The political lessons and organizing experiences from the ‘70s were not simply forgotten or discarded. Despite the setbacks and defeats suffered by the working class as traditionally defined—predominantly male blue-collar workers in heavy industry—there was still a “working class” at the end of the 1970s. Over subsequent decades, veterans of labor insurgency during that era continued to promote progressive causes and ideas within the labor movement, organize union reform campaigns, establish alternative labor education and media projects, and support successful workplace organizing and community-labor coalition building that contributed to union leadership changes at various levels. The union democracy and reform activity of the 1970s still has influence today in the form of lasting institutions that were created back then, like TDU, not to mention the structural changes that were imposed upon some unions through bottom-up campaigns by their own reform-minded members.

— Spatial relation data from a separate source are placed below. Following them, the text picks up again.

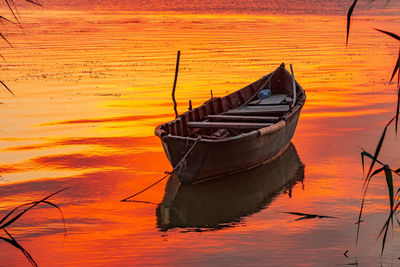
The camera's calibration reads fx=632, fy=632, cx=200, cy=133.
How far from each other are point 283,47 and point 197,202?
21.9 metres

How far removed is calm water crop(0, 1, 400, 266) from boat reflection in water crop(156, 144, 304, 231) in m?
0.03

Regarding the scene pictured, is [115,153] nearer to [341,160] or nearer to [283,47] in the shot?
[341,160]

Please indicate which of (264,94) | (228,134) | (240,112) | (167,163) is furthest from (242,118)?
(264,94)

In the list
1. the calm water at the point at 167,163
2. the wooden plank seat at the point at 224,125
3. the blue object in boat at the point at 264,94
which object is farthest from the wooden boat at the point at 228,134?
the calm water at the point at 167,163

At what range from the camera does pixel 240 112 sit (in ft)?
44.6

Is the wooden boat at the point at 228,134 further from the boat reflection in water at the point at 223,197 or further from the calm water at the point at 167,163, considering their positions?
the calm water at the point at 167,163

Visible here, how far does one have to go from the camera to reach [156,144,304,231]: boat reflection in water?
9258 millimetres

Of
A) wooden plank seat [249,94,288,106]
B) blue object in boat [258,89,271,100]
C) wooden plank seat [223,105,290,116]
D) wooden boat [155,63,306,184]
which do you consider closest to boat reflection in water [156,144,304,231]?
wooden boat [155,63,306,184]

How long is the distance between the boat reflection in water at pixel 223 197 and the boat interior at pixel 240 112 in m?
0.91

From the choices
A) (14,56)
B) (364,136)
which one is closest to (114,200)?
(364,136)

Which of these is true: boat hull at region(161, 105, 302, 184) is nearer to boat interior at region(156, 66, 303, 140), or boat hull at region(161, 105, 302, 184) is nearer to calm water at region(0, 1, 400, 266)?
calm water at region(0, 1, 400, 266)

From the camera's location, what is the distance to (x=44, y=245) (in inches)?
317

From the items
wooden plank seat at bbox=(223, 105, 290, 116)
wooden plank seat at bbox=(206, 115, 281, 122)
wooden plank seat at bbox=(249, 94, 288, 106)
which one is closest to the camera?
wooden plank seat at bbox=(206, 115, 281, 122)

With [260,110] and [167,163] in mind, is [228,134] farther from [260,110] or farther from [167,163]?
[260,110]
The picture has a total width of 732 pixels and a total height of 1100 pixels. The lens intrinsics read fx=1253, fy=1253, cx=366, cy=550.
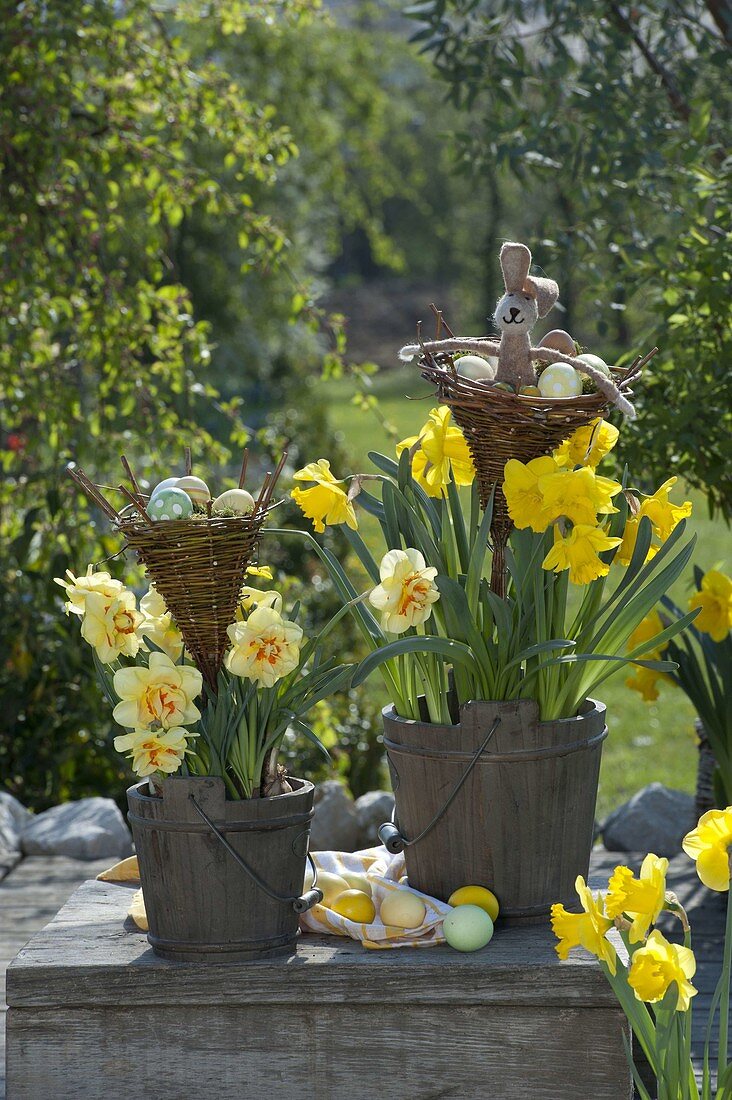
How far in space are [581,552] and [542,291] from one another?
38cm

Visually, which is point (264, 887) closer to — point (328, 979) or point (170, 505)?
point (328, 979)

As even Cowie admits in his conclusion, there is in America today an even more “post-New Deal working class,” the product of our “postmodern, global age.” It includes millions of immigrant workers, displaced from their home countries by civil conflict or the economic forces unleashed by free trade, whose own insurgent impulses were on display in the largest political strikes in recent U.S. history, during the spring of 2006.

Even in some past bastions of racism, sexism, and patriarchy—labor sins that much preoccupy Cowie—“the times they are a-changin.’” What an irony it is that, in the Teamsters today, a leading challenger for the union presidency is none other than Alexandra (Sandy) Pope, a product of 1970s labor insurgency, in both the private and public sector (and, of course, a leading member of the unmentioned TDU). Hardly a “one-dimensional working-class hero,” of the sort that Cowie is prone to caricature and trivialize, Pope is a leftleaning Hampshire College drop-out, a former truck driver in Ohio, and a one-time executive director of the Coalition of Labor Union Women, who served with distinction at Teamsters headquarters under Carey. She now leads a Teamsters local in Queens, New York that’s been very active in defending the rights of the foreign-born. Yet Pope—one of only sixteen female principal officers in a union with more than four hundred local affiliates—somehow managed to have the gender-neutral appeal (not to mention the “Born in the USA” street cred) necessary to sign up fifty thousand Teamsters co-workers on her nominating petitions last year.

Forgive me if I’m cherry-picking here—“optimists of the will” tend to do that—but I think there’s hope yet for America’s battered working class, old and new. It’s just sad to see that some of labor’s academic historians—and it doesn’t have that many—spend so much time at the movies, with their headphones on, trying to figure out which way the wind is (or has been) blowing.